JAKARTA – Demo mahasiswa 25 Agustus menjadi sorotan publik. Di depan Gedung DPR RI, Senayan, ratusan mahasiswa dan elemen masyarakat berkumpul, membawa spanduk dan poster dengan tuntutan yang keras: bubarkan DPR, usut tuntas kasus korupsi, dan buka transparansi gaji anggota dewan. Seruan ini tak hanya menggema di jalanan, tapi juga membanjiri media sosial sejak beberapa hari sebelumnya.
Aksi ini muncul dari sejumlah kanal, termasuk akun Instagram @gejayanmemanggil dan kelompok yang menyebut diri “Revolusi Rakyat Indonesia.” Meski begitu, banyak pihak menyoroti belum jelasnya struktur penggerak aksi ini. KSPSI melalui ketuanya, Muhammad Jumhur Hidayat, menegaskan anggotanya tidak ikut turun karena belum ada penanggung jawab resmi. KSPI dan Partai Buruh pun memilih fokus pada aksi mereka sendiri yang dijadwalkan 28 Agustus 2025.

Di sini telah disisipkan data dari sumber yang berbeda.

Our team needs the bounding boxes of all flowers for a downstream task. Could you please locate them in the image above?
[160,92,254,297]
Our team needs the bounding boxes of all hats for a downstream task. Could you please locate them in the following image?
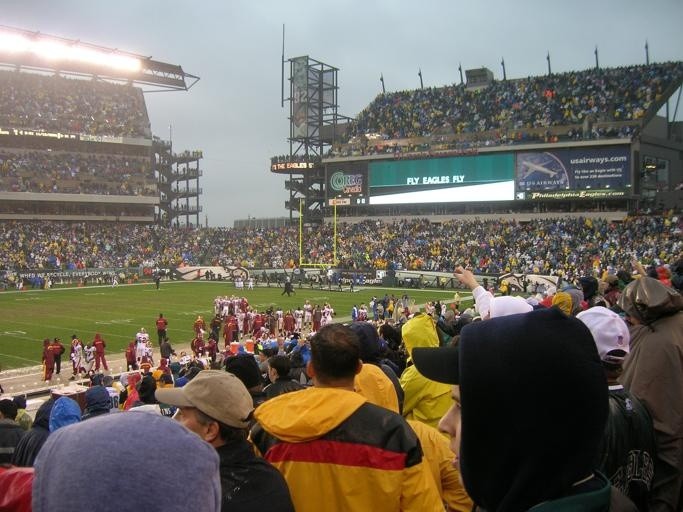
[155,370,256,429]
[575,306,631,365]
[413,347,459,384]
[604,275,618,283]
[225,354,262,388]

Di sisi lain, tuntutan yang dilayangkan jelas menggambarkan kegelisahan publik. Mereka menyoroti kenaikan tunjangan DPR yang dinilai tidak masuk akal di tengah beban ekonomi rakyat. Isu lain yang mengemuka termasuk desakan agar pemerintah dan DPR segera mengesahkan RUU Perampasan Aset untuk memperkuat pemberantasan korupsi.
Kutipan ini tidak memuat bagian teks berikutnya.